-- begin PASSAGE TO READ --

Because the air tubes 40 thus protrude to the central side, air
bubbles can be released in a position close to the hollow fibers
34, which is beneficial for the below-described scrubbing.
[0045] The region on the end portion side inside the casing 14 has,
as described above, a hollow structure and constitutes the air flow
channel 16. Further, as described above, the air introducing port
12 is provided in both side surfaces parallel to the stacking
direction of the hollow fiber sheets 32 in the casing 14. The air
introducing port 12 is provided in a portion of the air flow
channel 16. A pump or the like for introducing the air to the air
flow channel 16 is connected to the air introducing port 12 via a
predetermined connection tube or the like (this configuration is
not shown in the figure), thereby making it possible to feed the
air into the air flow channel 16.
[0046] The configuration of a portion of water collecting header 20
will be described below in greater detail with reference to FIG. 4
and FIG. 5.
[0047] FIG. 4 shows schematically a cross-sectional configuration
of the water collecting header 20 along the IV-IV line, this cross
section including the hollow fibers 34 of each hollow fiber sheet
32. FIG. 5 shows schematically a cross-sectional configuration of
the water collecting header 20 along the V-V line. The water
collecting header 20 has a structure in which end portions of
hollow fiber sheets 32 are inserted from an open side surface and
fixed in a casting 24 in the form of a rectangular parallelepiped
in which one side surface is open.

-- end PASSAGE TO READ --

• [WORK REQUIRED] Rewrite everything from "[0047] FIG. 4" down to "surface is open." in the hollow fiber module passage, putting "housing" in place of "casting".

-- begin MATERIAL PROVIDED --

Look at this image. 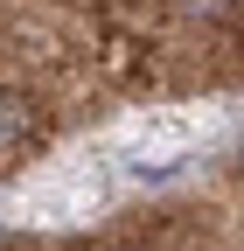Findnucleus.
Masks as SVG:
<instances>
[{
    "label": "nucleus",
    "instance_id": "nucleus-1",
    "mask_svg": "<svg viewBox=\"0 0 244 251\" xmlns=\"http://www.w3.org/2000/svg\"><path fill=\"white\" fill-rule=\"evenodd\" d=\"M35 133V98H21V91H0V153L21 147Z\"/></svg>",
    "mask_w": 244,
    "mask_h": 251
}]
</instances>
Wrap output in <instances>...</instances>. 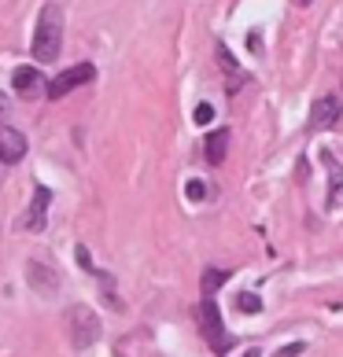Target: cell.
<instances>
[{"mask_svg":"<svg viewBox=\"0 0 343 357\" xmlns=\"http://www.w3.org/2000/svg\"><path fill=\"white\" fill-rule=\"evenodd\" d=\"M4 169H8V166H4V162H0V177H4Z\"/></svg>","mask_w":343,"mask_h":357,"instance_id":"obj_22","label":"cell"},{"mask_svg":"<svg viewBox=\"0 0 343 357\" xmlns=\"http://www.w3.org/2000/svg\"><path fill=\"white\" fill-rule=\"evenodd\" d=\"M196 126H210V118H214V107L210 103H196Z\"/></svg>","mask_w":343,"mask_h":357,"instance_id":"obj_16","label":"cell"},{"mask_svg":"<svg viewBox=\"0 0 343 357\" xmlns=\"http://www.w3.org/2000/svg\"><path fill=\"white\" fill-rule=\"evenodd\" d=\"M299 4H310V0H299Z\"/></svg>","mask_w":343,"mask_h":357,"instance_id":"obj_23","label":"cell"},{"mask_svg":"<svg viewBox=\"0 0 343 357\" xmlns=\"http://www.w3.org/2000/svg\"><path fill=\"white\" fill-rule=\"evenodd\" d=\"M302 350H307V342H288V347H281L273 357H299Z\"/></svg>","mask_w":343,"mask_h":357,"instance_id":"obj_17","label":"cell"},{"mask_svg":"<svg viewBox=\"0 0 343 357\" xmlns=\"http://www.w3.org/2000/svg\"><path fill=\"white\" fill-rule=\"evenodd\" d=\"M92 77H96V67L92 63H78V67H71V70H63V74H56L48 82V89H45V96L48 100H63L67 92H74L78 85H89Z\"/></svg>","mask_w":343,"mask_h":357,"instance_id":"obj_3","label":"cell"},{"mask_svg":"<svg viewBox=\"0 0 343 357\" xmlns=\"http://www.w3.org/2000/svg\"><path fill=\"white\" fill-rule=\"evenodd\" d=\"M226 151H229V133L226 129H214L207 140H203V155H207V162L210 166H218L221 158H226Z\"/></svg>","mask_w":343,"mask_h":357,"instance_id":"obj_10","label":"cell"},{"mask_svg":"<svg viewBox=\"0 0 343 357\" xmlns=\"http://www.w3.org/2000/svg\"><path fill=\"white\" fill-rule=\"evenodd\" d=\"M247 48H251V52H258V48H262V41H258V33H255V30L247 33Z\"/></svg>","mask_w":343,"mask_h":357,"instance_id":"obj_19","label":"cell"},{"mask_svg":"<svg viewBox=\"0 0 343 357\" xmlns=\"http://www.w3.org/2000/svg\"><path fill=\"white\" fill-rule=\"evenodd\" d=\"M30 284L41 291V295H45V291H56V287H59V280L52 276V269H45L41 261H30Z\"/></svg>","mask_w":343,"mask_h":357,"instance_id":"obj_12","label":"cell"},{"mask_svg":"<svg viewBox=\"0 0 343 357\" xmlns=\"http://www.w3.org/2000/svg\"><path fill=\"white\" fill-rule=\"evenodd\" d=\"M26 151H30V144H26V137L19 133L15 126H0V162L4 166H15L26 158Z\"/></svg>","mask_w":343,"mask_h":357,"instance_id":"obj_6","label":"cell"},{"mask_svg":"<svg viewBox=\"0 0 343 357\" xmlns=\"http://www.w3.org/2000/svg\"><path fill=\"white\" fill-rule=\"evenodd\" d=\"M11 89H15V96H22V100H37V96H45L48 82L41 77V70L19 67L15 74H11Z\"/></svg>","mask_w":343,"mask_h":357,"instance_id":"obj_7","label":"cell"},{"mask_svg":"<svg viewBox=\"0 0 343 357\" xmlns=\"http://www.w3.org/2000/svg\"><path fill=\"white\" fill-rule=\"evenodd\" d=\"M236 306H240V313H262V298L244 291V295H236Z\"/></svg>","mask_w":343,"mask_h":357,"instance_id":"obj_14","label":"cell"},{"mask_svg":"<svg viewBox=\"0 0 343 357\" xmlns=\"http://www.w3.org/2000/svg\"><path fill=\"white\" fill-rule=\"evenodd\" d=\"M63 321H67L71 342H74L78 350L100 339V321H96V313H92L89 306H71V310H67V317H63Z\"/></svg>","mask_w":343,"mask_h":357,"instance_id":"obj_2","label":"cell"},{"mask_svg":"<svg viewBox=\"0 0 343 357\" xmlns=\"http://www.w3.org/2000/svg\"><path fill=\"white\" fill-rule=\"evenodd\" d=\"M200 328H203V335H207L210 347L226 350V328H221V313H218V306H214V298H210V295H203V302H200Z\"/></svg>","mask_w":343,"mask_h":357,"instance_id":"obj_4","label":"cell"},{"mask_svg":"<svg viewBox=\"0 0 343 357\" xmlns=\"http://www.w3.org/2000/svg\"><path fill=\"white\" fill-rule=\"evenodd\" d=\"M321 162L328 169V206H333L340 199V192H343V166L333 158V151H321Z\"/></svg>","mask_w":343,"mask_h":357,"instance_id":"obj_11","label":"cell"},{"mask_svg":"<svg viewBox=\"0 0 343 357\" xmlns=\"http://www.w3.org/2000/svg\"><path fill=\"white\" fill-rule=\"evenodd\" d=\"M59 48H63V11L59 4H45L41 19H37V30H34V59L56 63Z\"/></svg>","mask_w":343,"mask_h":357,"instance_id":"obj_1","label":"cell"},{"mask_svg":"<svg viewBox=\"0 0 343 357\" xmlns=\"http://www.w3.org/2000/svg\"><path fill=\"white\" fill-rule=\"evenodd\" d=\"M340 114H343V100L336 92H325V96H318L310 107V129H333L340 122Z\"/></svg>","mask_w":343,"mask_h":357,"instance_id":"obj_5","label":"cell"},{"mask_svg":"<svg viewBox=\"0 0 343 357\" xmlns=\"http://www.w3.org/2000/svg\"><path fill=\"white\" fill-rule=\"evenodd\" d=\"M48 206H52V192L45 184H37L34 188V203H30V214H26V229L30 232H41L45 221H48Z\"/></svg>","mask_w":343,"mask_h":357,"instance_id":"obj_8","label":"cell"},{"mask_svg":"<svg viewBox=\"0 0 343 357\" xmlns=\"http://www.w3.org/2000/svg\"><path fill=\"white\" fill-rule=\"evenodd\" d=\"M240 357H262V354H258V347H247V350H244Z\"/></svg>","mask_w":343,"mask_h":357,"instance_id":"obj_20","label":"cell"},{"mask_svg":"<svg viewBox=\"0 0 343 357\" xmlns=\"http://www.w3.org/2000/svg\"><path fill=\"white\" fill-rule=\"evenodd\" d=\"M214 52H218V63H221V74H226V92H229V96H233V92H236V89H244V85H247V74H244L240 67H236V59H233V52H229L226 45H218Z\"/></svg>","mask_w":343,"mask_h":357,"instance_id":"obj_9","label":"cell"},{"mask_svg":"<svg viewBox=\"0 0 343 357\" xmlns=\"http://www.w3.org/2000/svg\"><path fill=\"white\" fill-rule=\"evenodd\" d=\"M226 280H229L226 269H207V273H203V295H214V291L226 284Z\"/></svg>","mask_w":343,"mask_h":357,"instance_id":"obj_13","label":"cell"},{"mask_svg":"<svg viewBox=\"0 0 343 357\" xmlns=\"http://www.w3.org/2000/svg\"><path fill=\"white\" fill-rule=\"evenodd\" d=\"M4 111H8V100H4V92H0V118H4Z\"/></svg>","mask_w":343,"mask_h":357,"instance_id":"obj_21","label":"cell"},{"mask_svg":"<svg viewBox=\"0 0 343 357\" xmlns=\"http://www.w3.org/2000/svg\"><path fill=\"white\" fill-rule=\"evenodd\" d=\"M184 195H189L192 203L207 199V181H200V177H196V181H189V188H184Z\"/></svg>","mask_w":343,"mask_h":357,"instance_id":"obj_15","label":"cell"},{"mask_svg":"<svg viewBox=\"0 0 343 357\" xmlns=\"http://www.w3.org/2000/svg\"><path fill=\"white\" fill-rule=\"evenodd\" d=\"M78 261H82L89 273H96V269H92V261H89V250H85V247H78Z\"/></svg>","mask_w":343,"mask_h":357,"instance_id":"obj_18","label":"cell"}]
</instances>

-- end MATERIAL PROVIDED --

• [RESULT OF THIS TASK]
[0047] FIG. 4 shows schematically a cross-sectional configuration
of the water collecting header 20 along the IV-IV line, this cross
section including the hollow fibers 34 of each hollow fiber sheet
32. FIG. 5 shows schematically a cross-sectional configuration of
the water collecting header 20 along the V-V line. The water
collecting header 20 has a structure in which end portions of
hollow fiber sheets 32 are inserted from an open side surface and
fixed in a housing 24 in the form of a rectangular parallelepiped
in which one side surface is open.